F1 technical director Pat Symonds believes that Formula 1 should use technology in decision-making processes.
Pat Symonds believes that simulators are helping F1 get away from 'knee jerk' reactions when it comes to rule changes.
“Things are very fundamentally different in F1 now. When we make changes they’ve got to be based on evidence,” Symonds said to crash.net.
“We do want to make our decisions based on evidence and sometimes that’s quite difficult. Looking at the grid layout, in the ‘60s, there were a lot of cars side by side and over the years we’ve moved to this eight metre staggered grid formation.
“We ask ourselves the question, what would happen if we move the cars closer together and have them side-by-side again, maybe two by two. Would we get a more exciting first lap with closer racing or would we just get more accidents?

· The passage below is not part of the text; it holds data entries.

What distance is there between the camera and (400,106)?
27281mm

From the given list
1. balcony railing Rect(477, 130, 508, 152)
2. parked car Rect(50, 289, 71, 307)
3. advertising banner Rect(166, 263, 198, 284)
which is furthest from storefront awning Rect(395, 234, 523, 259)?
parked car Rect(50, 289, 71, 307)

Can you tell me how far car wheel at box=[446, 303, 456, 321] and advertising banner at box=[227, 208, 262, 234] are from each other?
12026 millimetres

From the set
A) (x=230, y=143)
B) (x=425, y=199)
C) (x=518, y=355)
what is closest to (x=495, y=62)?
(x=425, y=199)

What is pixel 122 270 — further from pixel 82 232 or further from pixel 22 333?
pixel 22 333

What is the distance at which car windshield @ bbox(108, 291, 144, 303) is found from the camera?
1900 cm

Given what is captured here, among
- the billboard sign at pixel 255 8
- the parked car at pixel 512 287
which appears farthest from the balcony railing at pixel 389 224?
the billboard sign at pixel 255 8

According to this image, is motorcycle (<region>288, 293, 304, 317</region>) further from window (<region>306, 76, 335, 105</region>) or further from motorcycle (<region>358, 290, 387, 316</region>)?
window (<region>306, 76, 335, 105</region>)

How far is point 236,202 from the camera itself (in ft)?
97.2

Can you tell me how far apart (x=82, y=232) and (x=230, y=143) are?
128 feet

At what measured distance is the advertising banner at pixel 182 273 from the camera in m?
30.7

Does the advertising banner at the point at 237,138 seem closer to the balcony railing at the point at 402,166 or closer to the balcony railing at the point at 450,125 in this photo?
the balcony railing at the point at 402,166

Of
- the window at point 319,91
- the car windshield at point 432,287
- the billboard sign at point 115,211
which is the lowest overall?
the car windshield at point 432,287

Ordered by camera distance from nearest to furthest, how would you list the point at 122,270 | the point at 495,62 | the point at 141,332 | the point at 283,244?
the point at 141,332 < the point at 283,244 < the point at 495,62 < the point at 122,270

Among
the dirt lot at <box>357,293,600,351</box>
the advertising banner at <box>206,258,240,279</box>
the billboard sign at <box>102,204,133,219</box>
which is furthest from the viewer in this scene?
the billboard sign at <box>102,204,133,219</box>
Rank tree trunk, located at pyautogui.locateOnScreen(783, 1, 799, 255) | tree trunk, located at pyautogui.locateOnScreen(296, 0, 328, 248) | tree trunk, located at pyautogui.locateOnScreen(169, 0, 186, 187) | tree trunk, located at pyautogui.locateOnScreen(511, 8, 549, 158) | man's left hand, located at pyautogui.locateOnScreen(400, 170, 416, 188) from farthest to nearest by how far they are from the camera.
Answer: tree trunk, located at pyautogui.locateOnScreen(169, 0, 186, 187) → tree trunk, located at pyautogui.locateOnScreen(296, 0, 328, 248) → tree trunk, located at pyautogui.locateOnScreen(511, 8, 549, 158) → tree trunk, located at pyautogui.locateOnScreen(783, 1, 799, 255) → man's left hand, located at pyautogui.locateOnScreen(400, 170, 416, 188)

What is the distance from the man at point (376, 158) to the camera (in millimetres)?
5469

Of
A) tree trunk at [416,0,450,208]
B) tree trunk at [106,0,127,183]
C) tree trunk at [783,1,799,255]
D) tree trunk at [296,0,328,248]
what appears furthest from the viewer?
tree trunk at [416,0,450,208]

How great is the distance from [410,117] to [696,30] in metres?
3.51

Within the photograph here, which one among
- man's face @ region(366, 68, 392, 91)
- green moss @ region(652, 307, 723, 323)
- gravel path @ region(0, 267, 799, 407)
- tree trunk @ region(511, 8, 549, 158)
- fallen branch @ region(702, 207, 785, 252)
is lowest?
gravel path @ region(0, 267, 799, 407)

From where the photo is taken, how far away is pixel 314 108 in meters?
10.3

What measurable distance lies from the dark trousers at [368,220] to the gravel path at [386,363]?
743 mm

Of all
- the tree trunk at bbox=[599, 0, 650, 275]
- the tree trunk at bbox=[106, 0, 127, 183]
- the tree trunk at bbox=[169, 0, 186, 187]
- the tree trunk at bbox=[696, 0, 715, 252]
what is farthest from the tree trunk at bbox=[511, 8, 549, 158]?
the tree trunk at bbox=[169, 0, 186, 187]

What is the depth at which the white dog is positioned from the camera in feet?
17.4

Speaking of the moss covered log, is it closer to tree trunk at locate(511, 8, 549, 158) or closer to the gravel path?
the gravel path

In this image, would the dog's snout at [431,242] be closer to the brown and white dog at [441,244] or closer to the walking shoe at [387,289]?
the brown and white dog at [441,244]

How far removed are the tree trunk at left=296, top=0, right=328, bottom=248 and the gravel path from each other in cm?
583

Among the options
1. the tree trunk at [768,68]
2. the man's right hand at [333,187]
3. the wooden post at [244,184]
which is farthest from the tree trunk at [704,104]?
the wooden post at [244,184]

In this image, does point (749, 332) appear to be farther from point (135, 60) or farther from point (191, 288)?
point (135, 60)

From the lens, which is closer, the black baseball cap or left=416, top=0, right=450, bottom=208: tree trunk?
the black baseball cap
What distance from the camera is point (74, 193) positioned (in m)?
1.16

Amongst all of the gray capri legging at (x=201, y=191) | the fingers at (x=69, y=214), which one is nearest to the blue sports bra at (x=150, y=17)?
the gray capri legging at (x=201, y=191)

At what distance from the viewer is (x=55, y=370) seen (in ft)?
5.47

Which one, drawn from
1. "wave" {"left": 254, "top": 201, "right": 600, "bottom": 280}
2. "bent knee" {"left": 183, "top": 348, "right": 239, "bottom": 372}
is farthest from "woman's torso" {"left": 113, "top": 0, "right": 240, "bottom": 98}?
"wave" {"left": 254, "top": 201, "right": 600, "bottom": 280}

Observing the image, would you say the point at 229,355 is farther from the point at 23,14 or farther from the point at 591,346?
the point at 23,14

“When you want to simulate something like that for a physics problem, you get a trivial answer. If you start cars closer together and they accelerate at the same rate, they arrive at the first corner together, that’s not what you want to know.

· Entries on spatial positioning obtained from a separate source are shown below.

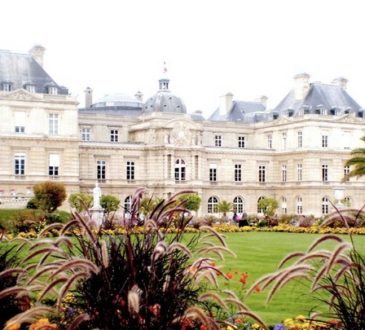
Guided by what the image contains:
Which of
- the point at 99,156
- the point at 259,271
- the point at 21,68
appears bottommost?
the point at 259,271

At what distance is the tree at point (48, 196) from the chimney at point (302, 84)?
2974 centimetres

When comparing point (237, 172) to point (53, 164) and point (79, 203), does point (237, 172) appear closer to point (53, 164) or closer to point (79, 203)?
point (53, 164)

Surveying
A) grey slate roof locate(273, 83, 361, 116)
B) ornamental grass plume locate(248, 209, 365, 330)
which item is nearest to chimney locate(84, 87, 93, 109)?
grey slate roof locate(273, 83, 361, 116)

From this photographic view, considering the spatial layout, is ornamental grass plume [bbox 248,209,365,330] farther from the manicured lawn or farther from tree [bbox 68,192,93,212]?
tree [bbox 68,192,93,212]

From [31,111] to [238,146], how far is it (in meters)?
20.9

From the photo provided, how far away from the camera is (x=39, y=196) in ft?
119

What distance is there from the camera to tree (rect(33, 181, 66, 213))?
118ft

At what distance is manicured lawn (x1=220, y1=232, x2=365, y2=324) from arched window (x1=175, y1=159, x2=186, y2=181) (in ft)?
91.7

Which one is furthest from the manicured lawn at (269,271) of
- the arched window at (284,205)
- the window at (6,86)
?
the arched window at (284,205)

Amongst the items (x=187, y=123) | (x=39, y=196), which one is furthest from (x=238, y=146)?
(x=39, y=196)

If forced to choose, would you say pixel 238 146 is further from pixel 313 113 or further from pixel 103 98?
pixel 103 98

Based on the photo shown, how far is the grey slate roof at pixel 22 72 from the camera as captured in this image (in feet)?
161

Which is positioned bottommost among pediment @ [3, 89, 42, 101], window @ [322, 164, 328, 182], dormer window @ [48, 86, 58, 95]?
window @ [322, 164, 328, 182]

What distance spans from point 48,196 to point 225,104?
3408 cm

“What we want to know is what’s going to happen, so we build a simulation to use as artificial intelligence but so we can also put a human in. So we can actually have 19 AI cars racing one human and then we can start to run say 50 races.
“We can say ‘OK when we did this to the grid, we got three per cent more accidents, we got five per cent more passes, we got 20 per cent more side-by-side action.’”
It is clear to see the benefit of using technology in order to make more educated decisions.